Ci abbiamo messo quaranta minuti solo per avere il coraggio di salutarci, ma questa ormai è la regola non scritta: è sempre più difficile dirci "ciao".
Non solo la telefonata è arrivata alla fine di una giornata pessima per me, e le ha restituito un senso.
Non è solo per… le sensazioni che provo quando le parlo e che si possono riassumere semplicemente con un sorriso.
E un sorriso vero non è mai banale, né semplice.
Non c’è stato solo questo a rendere bellissima una telefonata come quella di oggi… c’era qualcosa di più.
C’era come una specie di sottofondo, una ideale colonna sonora che accompagnava e completava quel momento.
Un battito continuo.

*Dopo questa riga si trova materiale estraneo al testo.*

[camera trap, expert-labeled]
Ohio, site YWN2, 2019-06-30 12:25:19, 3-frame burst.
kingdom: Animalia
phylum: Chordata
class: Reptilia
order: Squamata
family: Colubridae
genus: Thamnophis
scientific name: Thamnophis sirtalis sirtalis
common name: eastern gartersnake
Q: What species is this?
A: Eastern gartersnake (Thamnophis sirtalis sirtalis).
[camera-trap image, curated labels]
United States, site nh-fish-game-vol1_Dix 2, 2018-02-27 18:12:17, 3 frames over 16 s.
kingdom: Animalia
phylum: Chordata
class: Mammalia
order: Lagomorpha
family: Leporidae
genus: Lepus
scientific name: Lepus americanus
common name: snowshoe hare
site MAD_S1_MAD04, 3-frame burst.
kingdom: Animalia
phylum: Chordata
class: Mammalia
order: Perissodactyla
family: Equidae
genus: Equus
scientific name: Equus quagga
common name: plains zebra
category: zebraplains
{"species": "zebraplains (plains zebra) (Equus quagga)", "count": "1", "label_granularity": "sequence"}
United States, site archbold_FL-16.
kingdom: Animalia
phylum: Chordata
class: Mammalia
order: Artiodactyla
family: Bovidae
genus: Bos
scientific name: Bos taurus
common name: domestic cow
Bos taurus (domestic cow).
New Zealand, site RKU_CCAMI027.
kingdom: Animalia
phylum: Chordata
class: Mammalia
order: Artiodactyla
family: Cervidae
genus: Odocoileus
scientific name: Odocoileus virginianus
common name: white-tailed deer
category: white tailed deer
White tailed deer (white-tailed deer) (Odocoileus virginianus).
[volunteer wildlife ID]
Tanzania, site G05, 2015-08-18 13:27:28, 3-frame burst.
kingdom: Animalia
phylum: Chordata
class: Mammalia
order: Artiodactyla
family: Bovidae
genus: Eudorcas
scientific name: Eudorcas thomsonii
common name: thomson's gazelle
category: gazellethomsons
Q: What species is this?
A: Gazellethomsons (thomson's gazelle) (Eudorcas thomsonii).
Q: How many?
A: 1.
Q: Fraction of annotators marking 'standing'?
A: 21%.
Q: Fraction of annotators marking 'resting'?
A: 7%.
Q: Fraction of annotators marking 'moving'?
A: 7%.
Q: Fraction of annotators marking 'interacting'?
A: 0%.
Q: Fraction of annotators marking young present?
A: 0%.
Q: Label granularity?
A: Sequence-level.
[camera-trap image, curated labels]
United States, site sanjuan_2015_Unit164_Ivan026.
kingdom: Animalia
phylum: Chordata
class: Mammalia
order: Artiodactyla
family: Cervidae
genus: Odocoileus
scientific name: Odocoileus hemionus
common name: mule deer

Sordo, ma molto presente.
Secondo Nicola Piovani è in 6/8, ma io non sono così sofisticato da volerlo schematizzare.
Anche perchè nel mio caso è un ritmo irregolare, che non vuole proprio saperne di sottostare a rigide regole formali.
Provo a descriverlo con dei suoni onomatopeici, e chiedo perdono se non sarà molto comprensibile:
tu-tum… tu-tum… tu-tum…
Era così forte… e sono certo che lei lo sentiva dall’altra parte del telefono.